Teoria da inflação no varejo
VINICIUS TORRES FREIRE
FOLHA DE SÃO PAULO - 15/12/10
IBGE registra febre de venda de carros, o que explica as medidas "prudenciais" tomadas pelo Banco Central
AS VENDAS no comércio varejista continuam em ritmo "chinês", como diz hoje o clichê. A medida mais ampla das vendas no varejo, que inclui veículos e material de construção, registrou incremento de 11,2%.
O principal vetor da animação nas caixas registradoras foi a venda de automóveis. Entende-se ainda mais, pois, as medidas tomadas pelo Banco Central faz quase duas semanas, decisões que têm como objetivo reduzir os prazos de financiamento e encarecer o custo do dinheiro. As medidas já começaram a surtir efeito na praça. Era bem sabido que havia uma febre de consumo de carros, mas os dados do IBGE a respeito vieram ainda mais gordos do que o estimado por economistas.
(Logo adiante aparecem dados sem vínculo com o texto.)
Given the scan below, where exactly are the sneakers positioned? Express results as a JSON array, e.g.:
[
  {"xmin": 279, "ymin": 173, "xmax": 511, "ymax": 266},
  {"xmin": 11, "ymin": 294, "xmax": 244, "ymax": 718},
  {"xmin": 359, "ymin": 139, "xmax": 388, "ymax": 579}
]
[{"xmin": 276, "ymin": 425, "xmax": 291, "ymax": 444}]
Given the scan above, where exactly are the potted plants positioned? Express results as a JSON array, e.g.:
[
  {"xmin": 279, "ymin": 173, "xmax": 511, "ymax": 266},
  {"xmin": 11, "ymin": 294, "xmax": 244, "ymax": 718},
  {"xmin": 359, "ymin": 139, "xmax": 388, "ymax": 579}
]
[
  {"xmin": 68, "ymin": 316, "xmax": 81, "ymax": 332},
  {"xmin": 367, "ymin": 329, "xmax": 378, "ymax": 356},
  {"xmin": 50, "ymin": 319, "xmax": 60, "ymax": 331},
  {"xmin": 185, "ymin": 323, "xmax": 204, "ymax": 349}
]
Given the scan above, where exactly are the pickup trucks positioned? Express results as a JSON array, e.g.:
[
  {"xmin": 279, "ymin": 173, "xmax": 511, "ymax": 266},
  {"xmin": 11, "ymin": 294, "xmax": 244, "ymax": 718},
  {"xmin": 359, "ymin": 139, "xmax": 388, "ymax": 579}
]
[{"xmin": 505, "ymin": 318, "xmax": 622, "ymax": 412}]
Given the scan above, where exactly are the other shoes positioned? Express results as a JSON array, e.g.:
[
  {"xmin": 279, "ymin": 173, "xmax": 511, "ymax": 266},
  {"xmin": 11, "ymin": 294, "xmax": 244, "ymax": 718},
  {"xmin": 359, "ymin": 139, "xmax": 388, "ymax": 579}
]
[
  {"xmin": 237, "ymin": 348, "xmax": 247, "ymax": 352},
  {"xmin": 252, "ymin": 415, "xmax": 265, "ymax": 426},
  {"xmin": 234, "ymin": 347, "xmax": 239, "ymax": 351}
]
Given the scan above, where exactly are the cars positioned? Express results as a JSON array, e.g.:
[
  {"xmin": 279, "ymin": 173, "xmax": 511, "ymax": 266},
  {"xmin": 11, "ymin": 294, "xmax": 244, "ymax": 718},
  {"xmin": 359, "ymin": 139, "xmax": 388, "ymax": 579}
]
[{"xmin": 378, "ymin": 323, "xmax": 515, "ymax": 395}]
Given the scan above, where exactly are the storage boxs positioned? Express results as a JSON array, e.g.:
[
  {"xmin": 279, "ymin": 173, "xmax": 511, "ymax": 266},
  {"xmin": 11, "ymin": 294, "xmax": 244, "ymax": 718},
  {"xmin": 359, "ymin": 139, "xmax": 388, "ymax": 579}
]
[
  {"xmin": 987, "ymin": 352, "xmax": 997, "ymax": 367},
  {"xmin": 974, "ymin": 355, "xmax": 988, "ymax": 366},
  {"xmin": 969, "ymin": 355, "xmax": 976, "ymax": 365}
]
Os dados divulgados ontem pelo IBGE dizem respeito a um já longínquo outubro, mas o que há de novo no fronte capaz de ter desanimado o consumidor em novembro e neste mês? Como já mencionado, o único fator maior que pode derrubar um tanto o desempenho do varejo é a restrição de crédito para a compra de automóveis e, bem menos, os efeitos do enxugamento de dinheiro nas demais taxas de juros para o consumidor.
No entanto, nestes dois meses finais do ano, a confiança do consumidor, a vontade de comprar e a esperança de continuar empregado, está em patamar recorde. O crédito continuou a crescer praticamente no mesmo ritmo forte do ano, os aumentos salariais vieram acima da inflação para praticamente todas as categorias organizadas e o desemprego continuava a declinar pelo menos até o mês passado.
DEBATE DE JANEIRO
O grande debate da virada do ano a respeito de taxas de juros e inflação será, primeiro, aquele a respeito da duração e da extensão dos efeitos da política de enxugamento monetário do Banco Central. Segundo, se o Banco Central de fato alterou ou virá alterar sua maneira de encarar o controle de preços, como corre à boca nada pequena entre certos comentaristas e economistas.
Isto é, trata-se de descobrir se o BC acredita que medidas reguladoras (exigência de mais capital para empréstimos, exigência de mais compulsórios) são um instrumento de controle da inflação ou se, quase ao contrário, a autoridade monetária apenas reconhece o bem sabido efeito de tais decisões no crédito, um efeito que pode ser aproveitado a fim de evitar de imediato uma alta maior de juros, mas não muito mais do que isso. Ou seja, as medidas "de prudência", com o objetivo de evitar exageros no crédito e risco de calotes, teriam apenas um efeito colateral nos juros, aceito com satisfação.
Para os adeptos ou torcedores da tese de que o "Banco Central mudou", janeiro é decisivo. Haverá decisão sobre juros. Pode-se começar a medir o efeito das medidas "macroprudenciais" de restrição de crédito: vão redundar apenas num baque na venda de carros ou vão alterar o panorama de crédito e de "vontade de gastar" de modo mais disseminado? O economista-padrão acredita que o efeito "contracionista" das medidas "macroprudenciais" é restrito. Pode servir para "economizar" na alta de juros, da Selic, mas não afeta geralmente os agentes econômicos, até porque não afeta decisões centrais acerca de investir e/ou de poupar. O Banco Central pagaria para ver se a "heterodoxia" funciona? Difícil de acreditar.